■ Polecenie
Przedstaw w formie krótkiej listy akapit zaczynający się od słów „Gdzie nie zastukałem” z tekstu źródłowego poniżej, zachowując jego najważniejsze fakty.

■ Tekst źródłowy
╔══

Artykuły

1,5 miliona widzów oglądało (młodszych) Starszych Panów

- Co sprawiało, że ulice pustoszały, gdy nadawano Kabaret Starszych Panów? I co sprawia, że wciąż chcemy go oglądać? Na to pytanie starali się odpowiedzieć Maciej Stuhr i Grzegorz Małecki - twórcy widowiska teatralnego "Smuteczek, czyli ostatni naiwni", który zdecydowanie wyróżniał się na tle innych świątecznych propozycji telewizyjnych. Aż 1,5 mln widzów szukało odpowiedzi razem z nimi.

- Gdzie nie zastukałem, wszyscy mówili: Naprawdę? Ojej, jak pięknie. A mogę w tym wziąć udział? Zróbmy to razem! - mówi o pomyśle na "Smuteczek" Maciej Stuhr. Na początku miało być skromne widowisko uświetniające emisję monet Narodowego Banku Polskiego z wizerunkiem Jeremiego Przybory i Jerzego Wasowskiego z cyklu "Historia polskiej muzyki rozrywkowej". A powstała propozycja, która cieszy niczym niedawny powrót Teatru TVP z "boską" Krystyną Jandą.

W "widowisku teatralno-kabaretowym", które wyświetliła Dwójka w drugi dzień świąt, usłyszeliśmy nie tylko kilkanaście przebojów Kabaretu Starszych Panów w nowych aranżacjach Adama Sztaby, ale i scenki kabaretowe w wykonaniu aktorów, piosenkarzy, a nawet wokalistów jazzowych. Oprócz grających role Pana X i Pana Y Macieja Stuhra i Grzegorza Małeckiego udział wzięli m.in. Zbigniew Zamachowski (brawurowe wykonanie "Przeklnę Cię" z Joanną Kołaczkowską znaną z popularnego w latach 90. kabaretu "Potem"), Tomasz Kot, Ania Dąbrowska, Aga Zaryan i Tomasz Karolak.

╚══

■ Zapisane dane
╔══

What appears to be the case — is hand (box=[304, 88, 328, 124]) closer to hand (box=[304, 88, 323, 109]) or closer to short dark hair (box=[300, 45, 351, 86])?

╚══

■ Rozwiązanie
- Maciej Stuhr mówi, że każdy, do kogo zwrócił się z pomysłem na „Smuteczek”, reagował entuzjastycznie i chciał wziąć w nim udział.
- Początkowo miało to być skromne widowisko towarzyszące emisji monet NBP z wizerunkiem Jeremiego Przybory i Jerzego Wasowskiego z cyklu „Historia polskiej muzyki rozrywkowej”.
- Powstała jednak propozycja, która cieszy podobnie jak niedawny powrót Teatru TVP z Krystyną Jandą.